At least 13 financial institutions have signed up to the ‘Green Protocol,’ which sees them offering loans to small and medium sized enterprises (SMEs) with an environmental focus, as well as projects related to the likes of environmental management, sustainable housing, and eco-friendly transport.
The project was launched by Costa Rica’s Chamber of Banks and Financial Institutions, with the intention of bolstering the country’s green economy, as well as public awareness of environmental protection.
It is also intended to promote a better future for the local population, via “the creation of sustainable products that allow a better quality of life for people,” according to Annabelle Ortega, executive director of the Chamber.
The scheme will see financial institutions seek to support companies and organizations promoting the likes of water and energy efficiency, renewable energy, green tech, and the reduction of carbon emissions.
This scheme is only one example of the efforts being made by Costa Rican authorities to encourage foreign direct investment (FDI), and foreign workers to relocate to Costa Rica in order to alleviate the economic difficulties caused by the COVID-19 epidemic.
In August, that saw the government announce an initiative to ease investment in Costa Rica by slashing taxes and lowering the investment threshold for foreigners to gain residency.

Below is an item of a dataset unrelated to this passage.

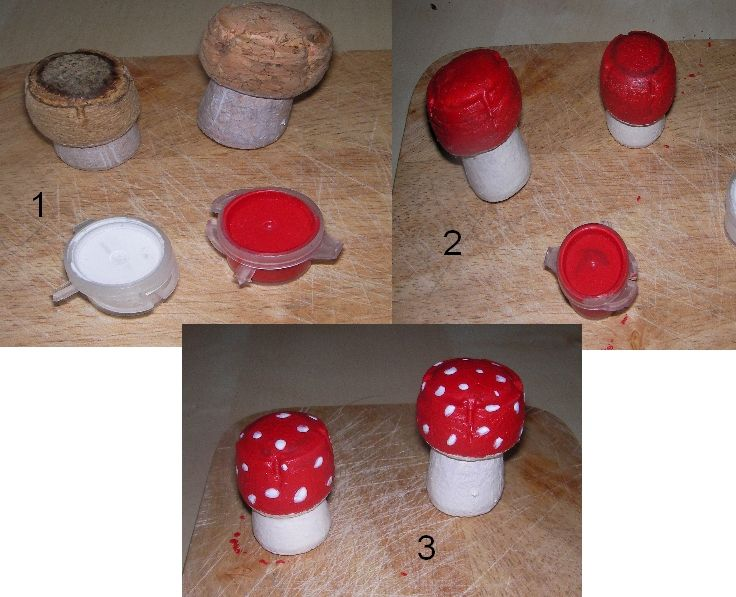 mushrooms out of corks, paint , for decoration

This saw the minimum investment required for residency being reduced from $200,000 up to $150,000, which includes property purchase. Those who signed up for the scheme received a ten-year residence license (all figures in USD).
The same month, the government also implemented a new law seeking to attract digital nomads into moving to Costa Rica by offering a renewable one-year visa with generous tax incentives and provisions to facilitate relocation.
Successful applicants for the new ‘remote services provider’ visa will enjoy full income tax exemption for the duration of the visa, which they will be able to renew as long as they spend a minimum of 180 days in the country during the first year.
Schemes make investment more enticing
Funding for green business, tax breaks, and the ease of migration all add up to give foreign investors and workers even more reason to invest in Costa Rica — which has long been a highly popular destination for investors, retirees, and holidaymakers from outside of Latin America.
Although Costa Rica’s economy suffered from the global health crisis like many other countries, it is expected to grow in 2019.
A report issued in late-August saw the UN’s Economic Commission for Latin America and the Caribbean (ECLAC) upgrade its growth prediction for the country, with gross domestic product (GDP) now expected to increase by 3.9% in 2021.
Meanwhile, earlier this year, Costa Rica was accepted as the 38th member of the Organisation for Economic Co-operation and Development (OECD) — demonstrating a level of compliance with international norms that promotes investor confidence.
For those looking to invest in Costa Rica, other significant pull factors include the fact that it has the second-highest level of English proficiency in the region, as well as a growing tech ecosystem.